=== 任务说明 1 ===
请逐字照录记录中的一段：从含有“this 300×150 image.”的那一行起，到含有“burnt vehicle cab [143, 45, 268, 125]”的那一行止，首尾两行都包括在内。

=== 源文档 ===
可以看到,Graphics支持由一些基本元素组合而成,也支持添加组合的Graphics,形成多级嵌套.

设计思路

API层面暴露的类如下:

类	说明
画笔Pen
画刷Brush
字体Font
图形单元GraphicsUnit	所有图形都派生自该类,提供画笔、画刷、字体配置
图形Graphics	复合图形,用来构建出包含所有绘制信息的可绘制对象
具体图形类	譬如Line等,不需要派生自GraphcisUnit,表达基本的图形

图形单元提供如下接口:

class GraphicsUnit
{
public:
    //以下是每个图形单元都需要的配置,直接实现即可
    std::optional<Pen>   pen;
    std::optional<Brush> brush;
    std::optional<Font>  font;
    std::optional<Transform> transform;
    
    virtual ~GraphicsUnit() = default;
    //示例用的打印实现
    virtual void print(std::size_t prefix) = 0;
protected:
    GraphicsUnit() = default;
};

图形提供如下接口:

class Graphics :public GraphicsUnit
{
    std::vector<std::unique_ptr<GraphicsUnit>> units;
public:
    Graphics() = default;
    template<typename... Args>
 explicit Graphics(Args&&... args) {
        //声明式构造实现的关键
    }

    void print(std::size_t prefix) override {
        for (auto& g : units) {
            g->print(prefix + 4);
        }
    }
};

GraphicsUnit及其派生类

对于基本图形来讲,GraphicsUnit中已经存储了必要的画笔、画刷等信息,派生类的职责就是提供基本图形的存储,例如线:

class LineGraphics:public GraphicsUnit{
    Line line;
public:    
    LineGraphics(Line arg)
        :line(arg){};
    
    void print(std::size_t prefix) override
 {
        std::cout << std::string(prefix,'>') << line << "\n";
    }
};

上述代码对于任何基本图形都一样,可以用模板类来解决:

template<typename T>
class GraphicsUnitImpl:public GraphicsUnit
{
    T impl;
public:
    GraphicsUnitImpl(T&& arg)

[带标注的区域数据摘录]
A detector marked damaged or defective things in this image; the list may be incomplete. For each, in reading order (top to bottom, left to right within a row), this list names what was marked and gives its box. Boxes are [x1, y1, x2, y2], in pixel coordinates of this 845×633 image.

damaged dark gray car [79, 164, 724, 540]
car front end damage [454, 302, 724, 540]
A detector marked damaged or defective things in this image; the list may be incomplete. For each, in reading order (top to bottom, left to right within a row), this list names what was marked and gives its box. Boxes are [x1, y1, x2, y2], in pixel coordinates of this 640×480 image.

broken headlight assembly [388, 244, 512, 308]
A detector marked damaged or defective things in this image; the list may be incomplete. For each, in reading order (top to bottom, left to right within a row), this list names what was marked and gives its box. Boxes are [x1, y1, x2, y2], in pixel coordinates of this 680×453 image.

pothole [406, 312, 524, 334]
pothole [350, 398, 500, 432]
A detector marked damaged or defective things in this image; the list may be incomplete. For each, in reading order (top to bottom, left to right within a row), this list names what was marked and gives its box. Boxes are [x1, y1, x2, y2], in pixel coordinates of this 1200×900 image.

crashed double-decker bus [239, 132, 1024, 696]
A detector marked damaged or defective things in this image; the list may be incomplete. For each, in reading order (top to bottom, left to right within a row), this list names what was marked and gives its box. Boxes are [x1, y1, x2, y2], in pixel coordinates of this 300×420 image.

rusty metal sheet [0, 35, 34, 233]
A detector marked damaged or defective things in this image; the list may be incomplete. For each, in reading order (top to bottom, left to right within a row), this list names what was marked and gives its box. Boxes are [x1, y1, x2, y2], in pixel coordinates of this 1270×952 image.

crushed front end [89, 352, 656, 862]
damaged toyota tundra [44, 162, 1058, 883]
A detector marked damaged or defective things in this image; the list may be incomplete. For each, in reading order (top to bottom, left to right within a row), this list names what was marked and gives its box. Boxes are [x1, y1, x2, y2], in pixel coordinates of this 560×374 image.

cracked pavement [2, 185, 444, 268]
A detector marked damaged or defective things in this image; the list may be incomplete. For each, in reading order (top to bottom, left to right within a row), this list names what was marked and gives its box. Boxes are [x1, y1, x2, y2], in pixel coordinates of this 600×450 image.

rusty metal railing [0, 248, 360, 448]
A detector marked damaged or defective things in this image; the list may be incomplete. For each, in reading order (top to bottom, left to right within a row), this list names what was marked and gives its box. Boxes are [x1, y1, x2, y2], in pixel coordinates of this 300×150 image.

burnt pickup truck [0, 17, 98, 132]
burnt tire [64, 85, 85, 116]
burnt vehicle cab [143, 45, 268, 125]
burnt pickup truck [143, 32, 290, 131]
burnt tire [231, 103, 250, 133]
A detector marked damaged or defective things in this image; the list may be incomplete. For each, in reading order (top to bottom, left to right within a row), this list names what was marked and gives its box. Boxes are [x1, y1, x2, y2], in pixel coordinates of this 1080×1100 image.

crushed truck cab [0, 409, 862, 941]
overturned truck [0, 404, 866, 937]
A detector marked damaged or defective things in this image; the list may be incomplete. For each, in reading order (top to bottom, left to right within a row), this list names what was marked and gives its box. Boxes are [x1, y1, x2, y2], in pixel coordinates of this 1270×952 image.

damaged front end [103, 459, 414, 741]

=== 任务说明 2 ===
把源文档中的这句话译成英文：“可以看到,Graphics支持由一些基本元素组合而成,也支持添加组合的Graphics,形成多级嵌套.”

=== 完整答案 1 ===
A detector marked damaged or defective things in this image; the list may be incomplete. For each, in reading order (top to bottom, left to right within a row), this list names what was marked and gives its box. Boxes are [x1, y1, x2, y2], in pixel coordinates of this 300×150 image.

burnt pickup truck [0, 17, 98, 132]
burnt tire [64, 85, 85, 116]
burnt vehicle cab [143, 45, 268, 125]

=== 完整答案 2 ===
As can be seen, Graphics can be composed of a number of basic elements, and it also supports adding composite Graphics, forming multiple levels of nesting.